Prima del cinema, Franklin era uno dei 3000 lustrascarpe (lucenti) che vagano per le strade o che aspettano, per ore, seduti su un piccolo sgabello di legno, che si presenti una scarpa impolverata. Anche lui era una di quelle persone invisibili di La Paz. “Ho iniziato quando avevo 10 anni”, dice. A casa le cose non vanno bene. I suoi genitori litigano molto, ci sono problemi di soldi. Quindi, quando un amico gli ha suggerito di andare a lavorare, Franklin era motivato: i vicini mi hanno fatto una piccola scatola per mettere le creme e i pennelli e ho imparato sul lavoro.
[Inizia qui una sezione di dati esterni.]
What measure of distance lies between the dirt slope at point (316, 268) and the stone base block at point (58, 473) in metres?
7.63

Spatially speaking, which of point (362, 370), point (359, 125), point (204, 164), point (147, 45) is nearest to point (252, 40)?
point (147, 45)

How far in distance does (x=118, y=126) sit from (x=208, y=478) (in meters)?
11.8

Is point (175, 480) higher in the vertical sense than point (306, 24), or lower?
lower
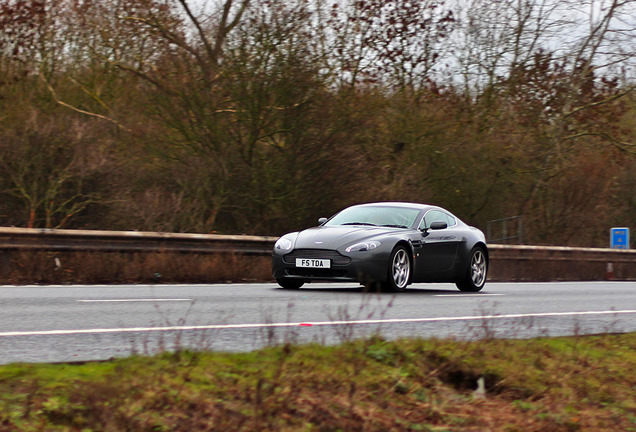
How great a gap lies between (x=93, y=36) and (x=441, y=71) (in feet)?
36.5

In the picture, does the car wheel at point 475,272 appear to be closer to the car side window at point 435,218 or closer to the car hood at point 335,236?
Answer: the car side window at point 435,218

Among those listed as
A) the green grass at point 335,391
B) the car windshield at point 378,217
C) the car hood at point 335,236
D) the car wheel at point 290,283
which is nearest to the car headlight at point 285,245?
the car hood at point 335,236

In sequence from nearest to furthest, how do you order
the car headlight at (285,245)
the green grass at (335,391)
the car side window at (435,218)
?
1. the green grass at (335,391)
2. the car headlight at (285,245)
3. the car side window at (435,218)

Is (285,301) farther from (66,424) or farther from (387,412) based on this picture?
(66,424)

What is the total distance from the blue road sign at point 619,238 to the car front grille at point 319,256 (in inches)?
847

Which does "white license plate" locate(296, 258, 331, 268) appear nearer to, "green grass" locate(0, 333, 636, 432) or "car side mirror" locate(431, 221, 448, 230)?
"car side mirror" locate(431, 221, 448, 230)

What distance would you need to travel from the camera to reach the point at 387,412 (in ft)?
16.7

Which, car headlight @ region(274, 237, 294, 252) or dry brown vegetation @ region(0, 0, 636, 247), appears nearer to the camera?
car headlight @ region(274, 237, 294, 252)

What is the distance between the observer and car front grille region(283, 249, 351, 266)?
13.4 m

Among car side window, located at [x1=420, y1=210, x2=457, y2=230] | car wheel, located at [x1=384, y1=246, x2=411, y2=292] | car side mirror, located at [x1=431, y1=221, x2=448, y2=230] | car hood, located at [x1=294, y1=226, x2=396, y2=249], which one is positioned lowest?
car wheel, located at [x1=384, y1=246, x2=411, y2=292]

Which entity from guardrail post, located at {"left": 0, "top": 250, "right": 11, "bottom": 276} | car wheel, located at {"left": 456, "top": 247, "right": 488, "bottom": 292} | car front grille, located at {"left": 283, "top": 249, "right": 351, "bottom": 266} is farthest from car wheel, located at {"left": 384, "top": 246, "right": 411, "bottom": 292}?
guardrail post, located at {"left": 0, "top": 250, "right": 11, "bottom": 276}

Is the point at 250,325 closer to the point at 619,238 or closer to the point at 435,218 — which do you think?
the point at 435,218

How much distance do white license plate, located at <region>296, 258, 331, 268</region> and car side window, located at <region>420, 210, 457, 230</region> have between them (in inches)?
86.5

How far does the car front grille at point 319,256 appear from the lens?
13.4 meters
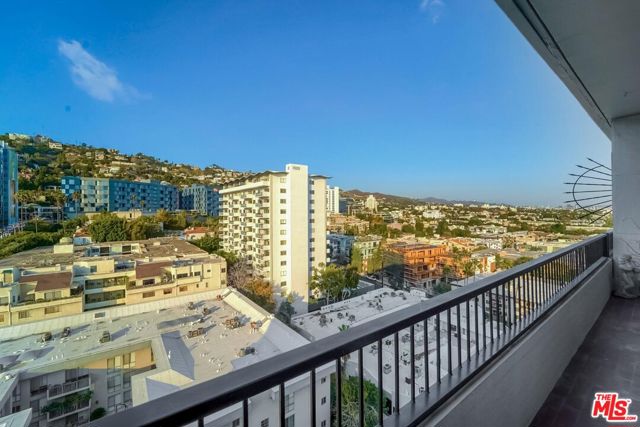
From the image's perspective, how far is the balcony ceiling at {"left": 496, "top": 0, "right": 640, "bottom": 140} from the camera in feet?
3.99

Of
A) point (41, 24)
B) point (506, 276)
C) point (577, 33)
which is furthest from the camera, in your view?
point (41, 24)

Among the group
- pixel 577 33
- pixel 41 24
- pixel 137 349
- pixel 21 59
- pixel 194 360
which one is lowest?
pixel 137 349

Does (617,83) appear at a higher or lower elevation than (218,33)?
lower

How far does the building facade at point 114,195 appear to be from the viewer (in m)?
7.99

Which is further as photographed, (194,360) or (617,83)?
(194,360)

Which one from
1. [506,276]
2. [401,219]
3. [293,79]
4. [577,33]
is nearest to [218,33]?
[293,79]

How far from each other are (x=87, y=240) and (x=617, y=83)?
11153 millimetres

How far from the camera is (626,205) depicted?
313 centimetres

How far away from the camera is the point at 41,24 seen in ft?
22.1

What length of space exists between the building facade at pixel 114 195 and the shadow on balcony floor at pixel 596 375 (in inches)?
410

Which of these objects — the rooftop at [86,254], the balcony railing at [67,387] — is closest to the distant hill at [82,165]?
the rooftop at [86,254]

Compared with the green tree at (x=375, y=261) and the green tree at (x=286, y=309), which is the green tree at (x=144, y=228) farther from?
the green tree at (x=375, y=261)

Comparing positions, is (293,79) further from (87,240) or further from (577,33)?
(577,33)

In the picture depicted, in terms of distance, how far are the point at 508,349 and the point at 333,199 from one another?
47.6 feet
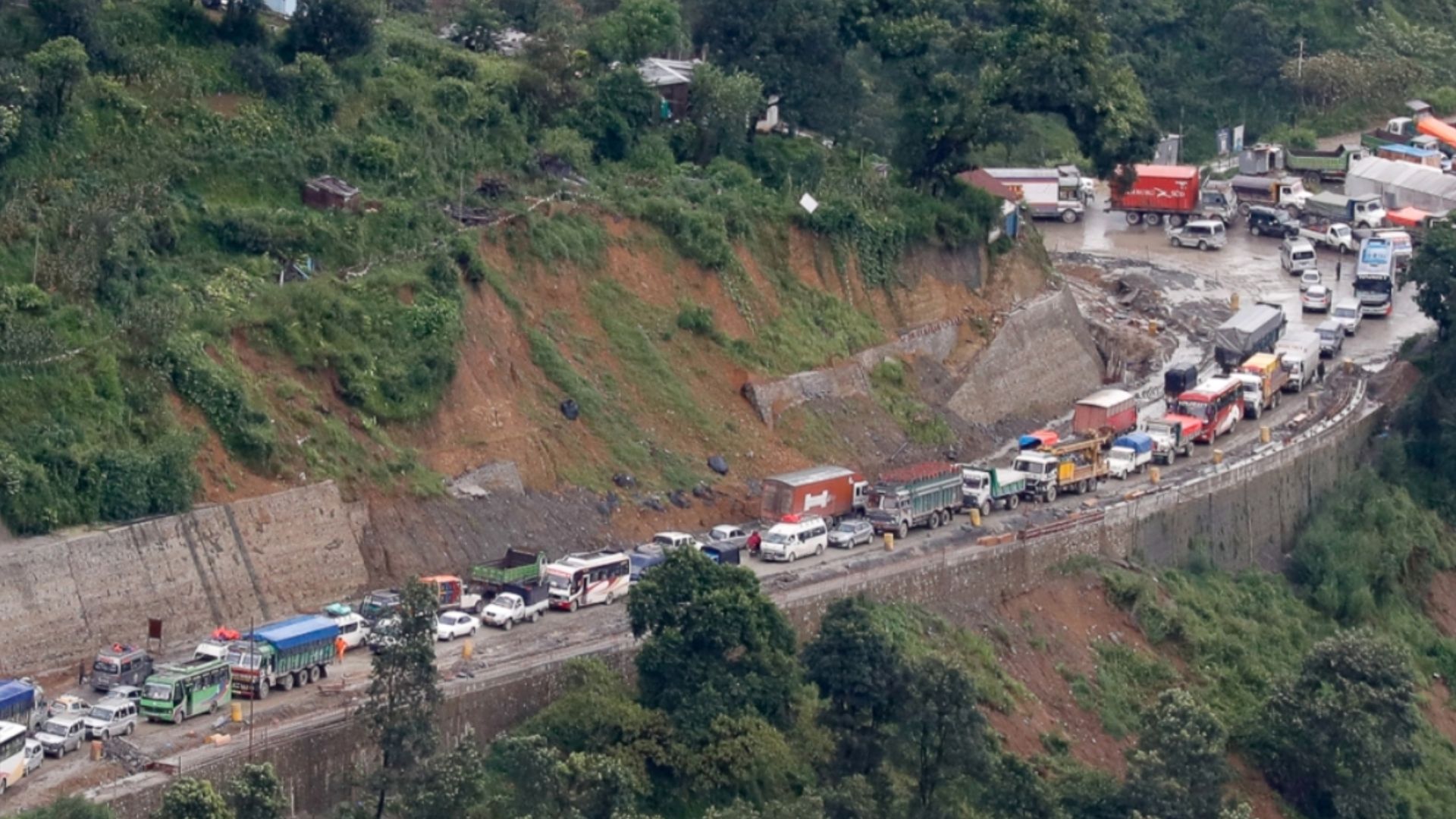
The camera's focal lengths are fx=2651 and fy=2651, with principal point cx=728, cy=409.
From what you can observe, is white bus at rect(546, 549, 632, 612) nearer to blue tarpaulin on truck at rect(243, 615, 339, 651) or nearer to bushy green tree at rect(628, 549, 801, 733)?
bushy green tree at rect(628, 549, 801, 733)

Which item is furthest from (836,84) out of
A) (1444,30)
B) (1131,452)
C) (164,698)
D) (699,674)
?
(1444,30)

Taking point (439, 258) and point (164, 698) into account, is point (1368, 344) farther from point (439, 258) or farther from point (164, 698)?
point (164, 698)

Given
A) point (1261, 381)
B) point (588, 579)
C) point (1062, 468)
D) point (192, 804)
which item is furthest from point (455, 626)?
point (1261, 381)

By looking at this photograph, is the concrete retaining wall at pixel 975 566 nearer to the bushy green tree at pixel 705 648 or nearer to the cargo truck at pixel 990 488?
the bushy green tree at pixel 705 648

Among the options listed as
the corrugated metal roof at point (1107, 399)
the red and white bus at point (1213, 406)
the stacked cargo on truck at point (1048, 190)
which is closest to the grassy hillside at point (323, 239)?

“La gente ha paura di noi”
Questo lavoro, sinonimo di sopravvivenza, è accompagnato in Bolivia da un pesante stigma. “Ero molto stressato per l’uscita del film”, confida Franklin. Avevo paura di essere nuovamente molestata. Durante le riprese ho continuato a fare la ceretta per strada, dove la gente ci giudicava, ci insultava. Hanno paura di noi”. Questo destino sarebbe potuto rimanere nell’ombra, se un casting selvaggio non avesse stravolto la sua vita.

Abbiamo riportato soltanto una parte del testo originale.